- [Work to complete]
What you return must match the records exactly, except that the pictures are gone.

(Source texts of formatted documents)
=====
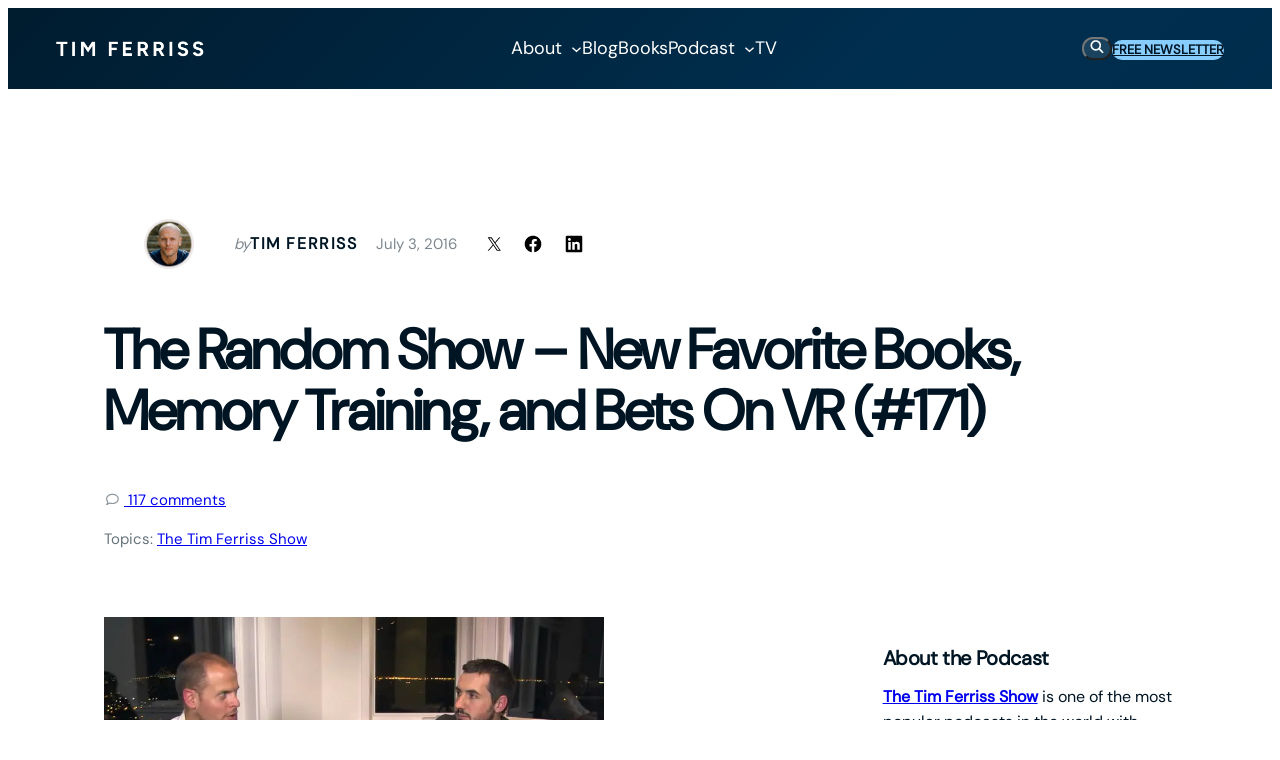

--- FILE ---
content_type: image/svg+xml
request_url: https://tim.blog/wp-content/themes/timferriss/assets/images/icon-yt.svg
body_size: 253
content:
<?xml version="1.0" encoding="UTF-8"?>
<svg xmlns="http://www.w3.org/2000/svg" width="35" height="35" viewBox="0 0 35 35" fill="none">
  <g id="icon-yt">
    <path id="youtube" d="M33.8768 9.07576C34.6221 11.6843 34.6221 17.2742 34.6221 17.2742C34.6221 17.2742 34.6221 22.8019 33.8768 25.4726C33.5041 26.9632 32.3241 28.0811 30.8956 28.4538C28.2249 29.137 17.6663 29.137 17.6663 29.137C17.6663 29.137 7.04567 29.137 4.37498 28.4538C2.94647 28.0811 1.7664 26.9632 1.39375 25.4726C0.648437 22.8019 0.648438 17.2742 0.648438 17.2742C0.648438 17.2742 0.648437 11.6843 1.39375 9.07576C1.7664 7.58515 2.94647 6.40507 4.37498 6.03242C7.04567 5.28711 17.6663 5.28711 17.6663 5.28711C17.6663 5.28711 28.2249 5.28711 30.8956 6.03242C32.3241 6.40507 33.5041 7.58515 33.8768 9.07576ZM14.1882 22.305L23.0077 17.2742L14.1882 12.2433V22.305Z" fill="#FF0000"></path>
  </g>
</svg>
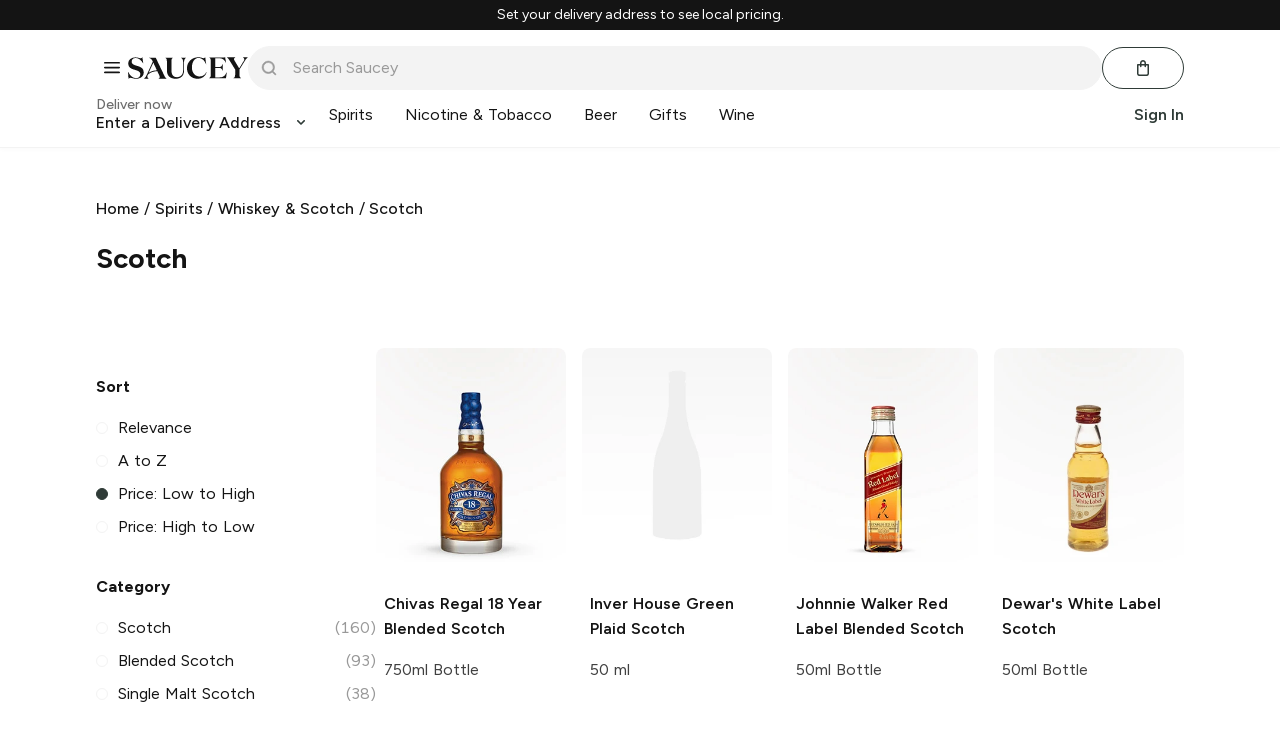

--- FILE ---
content_type: text/javascript; charset=utf-8
request_url: https://app.link/_r?sdk=web2.86.5&branch_key=key_live_icfHx2MTuQRz6knqnYyL6kjevEomXTNh&callback=branch_callback__0
body_size: 69
content:
/**/ typeof branch_callback__0 === 'function' && branch_callback__0("1542393796851682046");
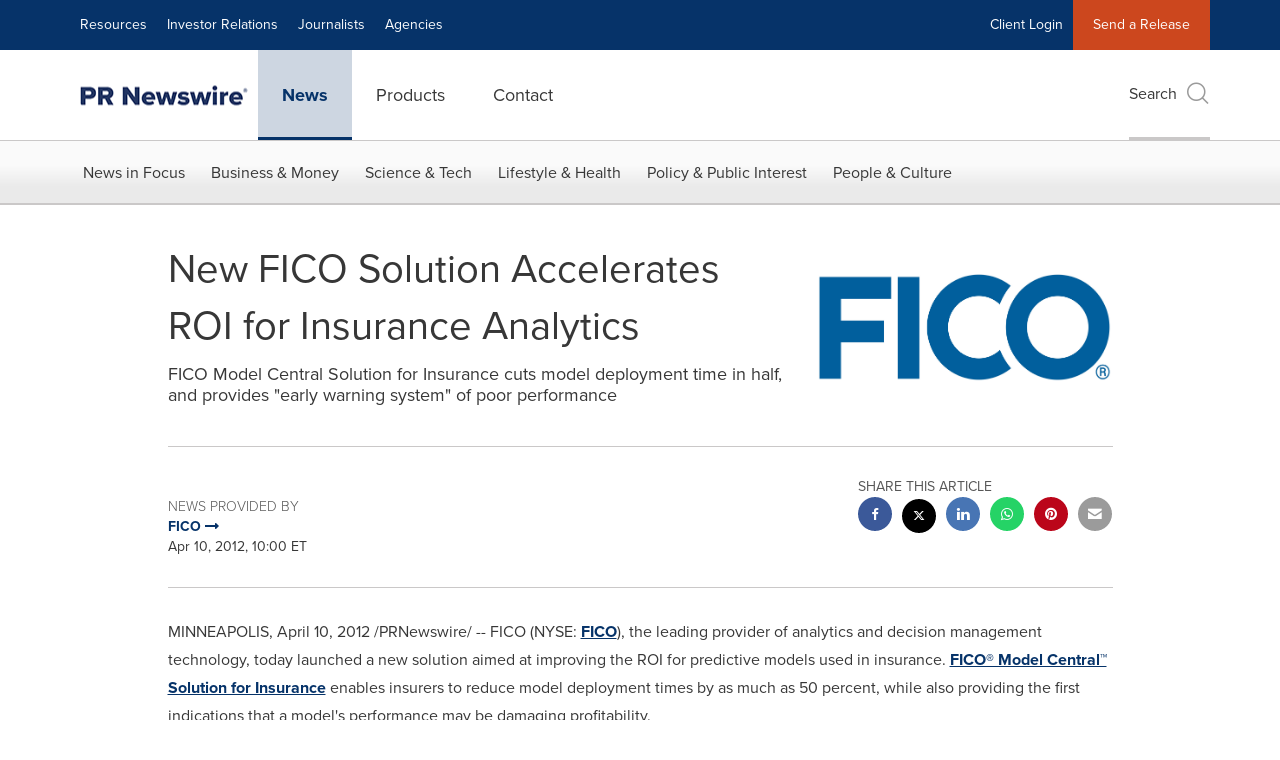

--- FILE ---
content_type: application/javascript
request_url: https://www.prnewswire.com/etc.clientlibs/prncom/clientlibs/clientlibs-common/resources/js/page.template-a.js
body_size: -290
content:
// Template A
// =================

// Activate Lightbox
require(['prn-lightbox']);

require(['prn.lightbox-analytics']);

// Masonry
require(['prn-masonry'], function(prnMasonry) {
    prnMasonry();
});

// To Clipboard
require(['to-clipboard']);

// Smooth Scroll
require(['smooth-scroll']);

require(['just-read']);

require(['jquery', 'mobile-share']);

require(['jquery', 'twitter']);
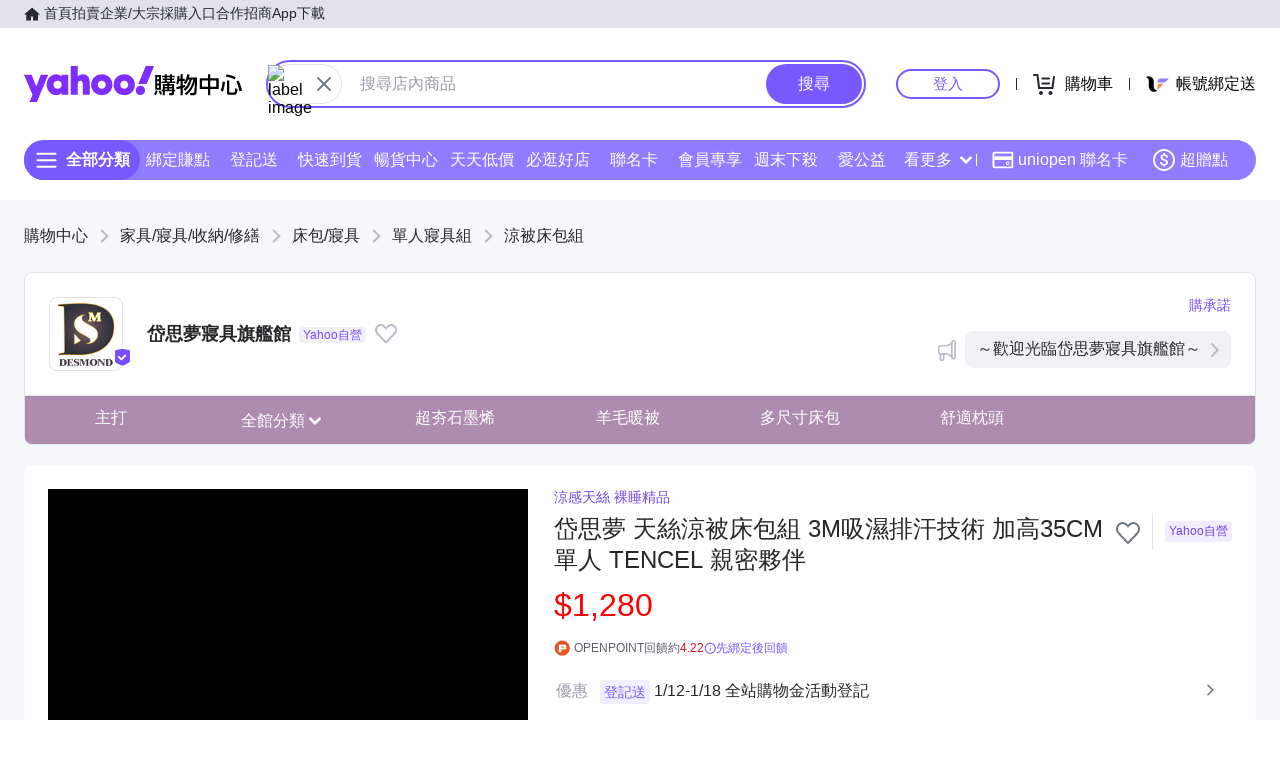

--- FILE ---
content_type: application/javascript; charset=utf-8
request_url: https://bw.scupio.com/ssp/initid.aspx?mode=L&cb=0.8938500134671086&mid=0
body_size: 248
content:
cb({'id':'CIL20260118214756610126'});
=====
- [Exercise solution]
--- FILE ---
content_type: image/svg+xml
request_url: https://tim.blog/wp-content/themes/timferriss/assets/images/icon-yt.svg
body_size: 253
content:
<?xml version="1.0" encoding="UTF-8"?>
<svg xmlns="http://www.w3.org/2000/svg" width="35" height="35" viewBox="0 0 35 35" fill="none">
  <g id="icon-yt">
    <path id="youtube" d="M33.8768 9.07576C34.6221 11.6843 34.6221 17.2742 34.6221 17.2742C34.6221 17.2742 34.6221 22.8019 33.8768 25.4726C33.5041 26.9632 32.3241 28.0811 30.8956 28.4538C28.2249 29.137 17.6663 29.137 17.6663 29.137C17.6663 29.137 7.04567 29.137 4.37498 28.4538C2.94647 28.0811 1.7664 26.9632 1.39375 25.4726C0.648437 22.8019 0.648438 17.2742 0.648438 17.2742C0.648438 17.2742 0.648437 11.6843 1.39375 9.07576C1.7664 7.58515 2.94647 6.40507 4.37498 6.03242C7.04567 5.28711 17.6663 5.28711 17.6663 5.28711C17.6663 5.28711 28.2249 5.28711 30.8956 6.03242C32.3241 6.40507 33.5041 7.58515 33.8768 9.07576ZM14.1882 22.305L23.0077 17.2742L14.1882 12.2433V22.305Z" fill="#FF0000"></path>
  </g>
</svg>

--- FILE ---
content_type: text/javascript; charset=utf-8
request_url: https://app.link/_r?sdk=web2.86.5&branch_key=key_live_icfHx2MTuQRz6knqnYyL6kjevEomXTNh&callback=branch_callback__0
body_size: 69
content:
/**/ typeof branch_callback__0 === 'function' && branch_callback__0("1542393796851682046");

--- FILE ---
content_type: application/javascript
request_url: https://www.prnewswire.com/etc.clientlibs/prncom/clientlibs/clientlibs-common/resources/js/page.template-a.js
body_size: -290
content:
// Template A
// =================

// Activate Lightbox
require(['prn-lightbox']);

require(['prn.lightbox-analytics']);

// Masonry
require(['prn-masonry'], function(prnMasonry) {
    prnMasonry();
});

// To Clipboard
require(['to-clipboard']);

// Smooth Scroll
require(['smooth-scroll']);

require(['just-read']);

require(['jquery', 'mobile-share']);

require(['jquery', 'twitter']);

--- FILE ---
content_type: application/javascript; charset=utf-8
request_url: https://bw.scupio.com/ssp/initid.aspx?mode=L&cb=0.8938500134671086&mid=0
body_size: 248
content:
cb({'id':'CIL20260118214756610126'});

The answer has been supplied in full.